┌─ Dataset entries

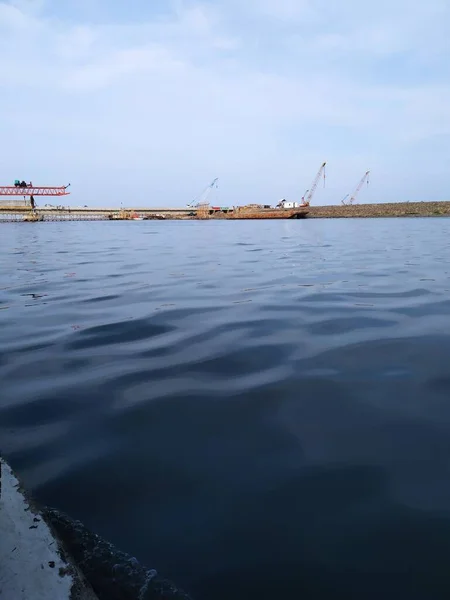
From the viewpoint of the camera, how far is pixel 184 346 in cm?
411

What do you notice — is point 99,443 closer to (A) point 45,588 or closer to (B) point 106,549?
(B) point 106,549

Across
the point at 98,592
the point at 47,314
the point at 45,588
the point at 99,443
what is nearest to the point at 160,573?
the point at 98,592

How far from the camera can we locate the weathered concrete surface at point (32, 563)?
1.18 meters

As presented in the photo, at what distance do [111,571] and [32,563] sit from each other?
1.12 feet

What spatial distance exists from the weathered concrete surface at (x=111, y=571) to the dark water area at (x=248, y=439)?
0.05 meters

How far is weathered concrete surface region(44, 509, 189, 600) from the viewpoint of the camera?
143cm

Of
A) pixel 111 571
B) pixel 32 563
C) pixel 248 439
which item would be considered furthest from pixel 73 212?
pixel 32 563

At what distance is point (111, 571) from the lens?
1516 millimetres

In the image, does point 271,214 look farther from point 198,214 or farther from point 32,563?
point 32,563

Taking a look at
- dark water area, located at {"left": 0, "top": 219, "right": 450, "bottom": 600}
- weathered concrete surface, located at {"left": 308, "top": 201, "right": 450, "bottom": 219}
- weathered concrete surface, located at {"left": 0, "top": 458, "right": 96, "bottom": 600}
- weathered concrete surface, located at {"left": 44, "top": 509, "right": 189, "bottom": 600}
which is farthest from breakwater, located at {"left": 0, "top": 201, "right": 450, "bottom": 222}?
weathered concrete surface, located at {"left": 0, "top": 458, "right": 96, "bottom": 600}

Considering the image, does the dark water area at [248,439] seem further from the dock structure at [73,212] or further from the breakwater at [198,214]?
the dock structure at [73,212]

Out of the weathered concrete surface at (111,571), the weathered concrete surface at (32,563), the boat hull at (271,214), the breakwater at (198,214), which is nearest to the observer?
the weathered concrete surface at (32,563)

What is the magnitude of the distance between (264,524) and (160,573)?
0.47 meters

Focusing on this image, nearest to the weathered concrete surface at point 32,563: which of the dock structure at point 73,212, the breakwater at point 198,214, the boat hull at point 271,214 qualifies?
the boat hull at point 271,214
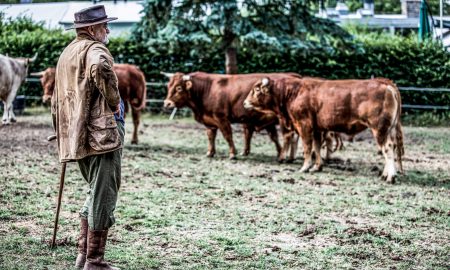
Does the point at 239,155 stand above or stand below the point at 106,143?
below

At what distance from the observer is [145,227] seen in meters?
7.45

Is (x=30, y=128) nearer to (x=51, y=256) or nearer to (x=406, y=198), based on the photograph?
(x=406, y=198)

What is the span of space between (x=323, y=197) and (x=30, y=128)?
33.1ft

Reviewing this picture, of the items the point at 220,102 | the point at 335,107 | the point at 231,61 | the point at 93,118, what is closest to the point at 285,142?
the point at 220,102


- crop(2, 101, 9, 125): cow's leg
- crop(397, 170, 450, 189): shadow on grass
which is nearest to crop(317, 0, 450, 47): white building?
crop(2, 101, 9, 125): cow's leg

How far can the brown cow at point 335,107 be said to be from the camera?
35.0 ft

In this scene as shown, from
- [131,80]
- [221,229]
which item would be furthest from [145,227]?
[131,80]

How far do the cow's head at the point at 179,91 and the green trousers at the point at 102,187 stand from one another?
331 inches

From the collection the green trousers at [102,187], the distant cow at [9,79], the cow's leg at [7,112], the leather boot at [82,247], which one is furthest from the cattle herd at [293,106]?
the green trousers at [102,187]

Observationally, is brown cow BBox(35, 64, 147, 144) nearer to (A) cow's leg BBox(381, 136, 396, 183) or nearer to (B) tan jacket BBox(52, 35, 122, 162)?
(A) cow's leg BBox(381, 136, 396, 183)

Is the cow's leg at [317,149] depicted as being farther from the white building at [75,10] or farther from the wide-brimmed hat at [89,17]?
the white building at [75,10]

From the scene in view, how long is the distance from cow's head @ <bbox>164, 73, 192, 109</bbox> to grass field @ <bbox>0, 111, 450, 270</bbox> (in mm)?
926

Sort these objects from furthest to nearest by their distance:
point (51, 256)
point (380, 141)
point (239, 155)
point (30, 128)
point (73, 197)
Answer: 1. point (30, 128)
2. point (239, 155)
3. point (380, 141)
4. point (73, 197)
5. point (51, 256)

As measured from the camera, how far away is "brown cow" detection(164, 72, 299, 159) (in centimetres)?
1332
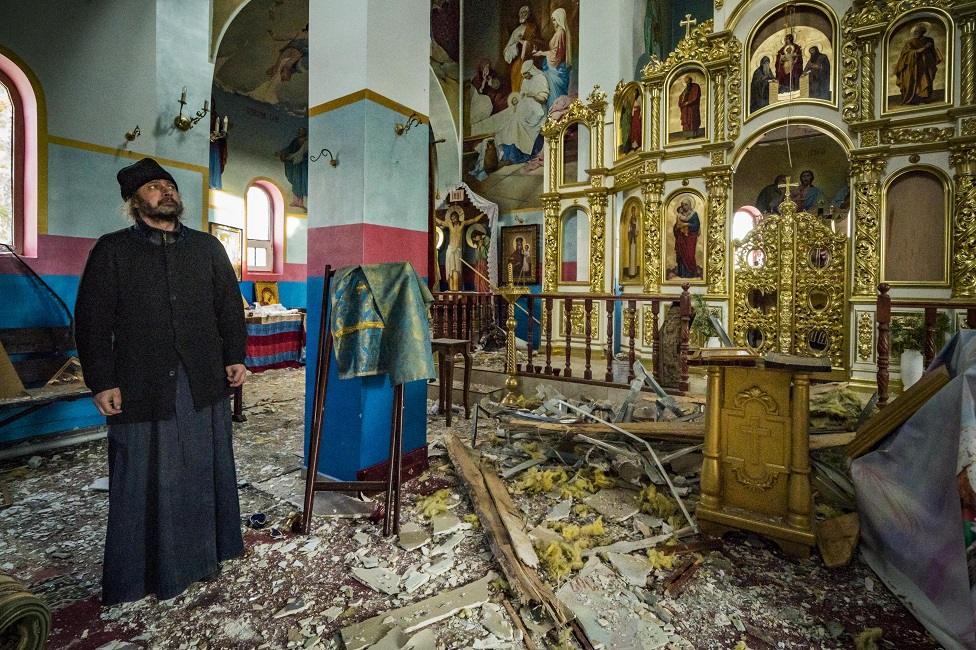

└─

The request:
Can you write out all of the material again with every "dark water area" switched to "open water area", everything else left unchanged and the pictures left out?

Written solution:
From the viewpoint of the camera, how far is pixel 184 346 in cm?
411

What do you notice — is point 99,443 closer to (A) point 45,588 or closer to (B) point 106,549?
(B) point 106,549

Across
the point at 98,592
the point at 47,314
the point at 45,588
the point at 99,443
what is nearest to the point at 160,573?
the point at 98,592

How far from the camera can we locate the weathered concrete surface at point (32, 563)?
1.18 meters

As presented in the photo, at what distance do [111,571] and [32,563] sit from each other?
1.12 feet

What spatial distance exists from the weathered concrete surface at (x=111, y=571) to the open water area at (x=248, y=439)?
0.05 meters

How far is weathered concrete surface region(44, 509, 189, 600) from the viewpoint of the camera?
143cm

Of
A) pixel 111 571
B) pixel 32 563
C) pixel 248 439
which item would be considered furthest from pixel 73 212?
pixel 32 563

At what distance is point (111, 571) from the lens?
1516 millimetres

In the image, does point 271,214 look farther from point 198,214 or farther from point 32,563?
point 32,563

Taking a look at
- open water area, located at {"left": 0, "top": 219, "right": 450, "bottom": 600}
- weathered concrete surface, located at {"left": 308, "top": 201, "right": 450, "bottom": 219}
- weathered concrete surface, located at {"left": 0, "top": 458, "right": 96, "bottom": 600}
- weathered concrete surface, located at {"left": 44, "top": 509, "right": 189, "bottom": 600}
which is farthest from breakwater, located at {"left": 0, "top": 201, "right": 450, "bottom": 222}?
weathered concrete surface, located at {"left": 0, "top": 458, "right": 96, "bottom": 600}

Considering the image, does the open water area at [248,439] seem further from the dock structure at [73,212] or further from the breakwater at [198,214]?
the dock structure at [73,212]

Out of the weathered concrete surface at (111,571), the weathered concrete surface at (32,563), the boat hull at (271,214), the breakwater at (198,214), which is nearest to the observer?
the weathered concrete surface at (32,563)

What is the magnitude of the distance between (264,524) and (160,573)?
0.47 meters

Focusing on this image, nearest to the weathered concrete surface at point 32,563: which of the dock structure at point 73,212, the breakwater at point 198,214, the boat hull at point 271,214 qualifies?
the boat hull at point 271,214
Does the point at 239,155 stand above or stand below the point at 106,143?
below

At what distance from the observer is [145,227] seen in meters?
7.45

Is (x=30, y=128) nearer to (x=51, y=256) or nearer to (x=406, y=198), based on the photograph?
(x=406, y=198)

What is the span of space between (x=323, y=197) and (x=30, y=128)?
33.1ft

Reviewing this picture, of the items the point at 220,102 | the point at 335,107 | the point at 231,61 | the point at 93,118, what is closest to the point at 285,142?
the point at 220,102


- crop(2, 101, 9, 125): cow's leg
- crop(397, 170, 450, 189): shadow on grass
which is nearest to crop(317, 0, 450, 47): white building?
crop(2, 101, 9, 125): cow's leg

How far can the brown cow at point 335,107 be said to be from the camera?
35.0 ft

In this scene as shown, from
- [131,80]
- [221,229]
which item would be furthest from [145,227]?
[131,80]

How far do the cow's head at the point at 179,91 and the green trousers at the point at 102,187 stand from one another?
331 inches

From the collection the green trousers at [102,187], the distant cow at [9,79], the cow's leg at [7,112], the leather boot at [82,247], which one is furthest from the cattle herd at [293,106]?
the green trousers at [102,187]

Observationally, is brown cow BBox(35, 64, 147, 144) nearer to (A) cow's leg BBox(381, 136, 396, 183) or nearer to (B) tan jacket BBox(52, 35, 122, 162)?
(A) cow's leg BBox(381, 136, 396, 183)

Is the cow's leg at [317,149] depicted as being farther from the white building at [75,10] or farther from the wide-brimmed hat at [89,17]?
the white building at [75,10]

From the scene in view, how long is the distance from cow's head @ <bbox>164, 73, 192, 109</bbox> to grass field @ <bbox>0, 111, 450, 270</bbox> (in mm)?
926

Sort these objects from furthest to nearest by their distance:
point (51, 256)
point (380, 141)
point (239, 155)
point (30, 128)
point (73, 197)
Answer: 1. point (30, 128)
2. point (239, 155)
3. point (380, 141)
4. point (73, 197)
5. point (51, 256)

As measured from the camera, how far away is "brown cow" detection(164, 72, 299, 159) (in centimetres)?
1332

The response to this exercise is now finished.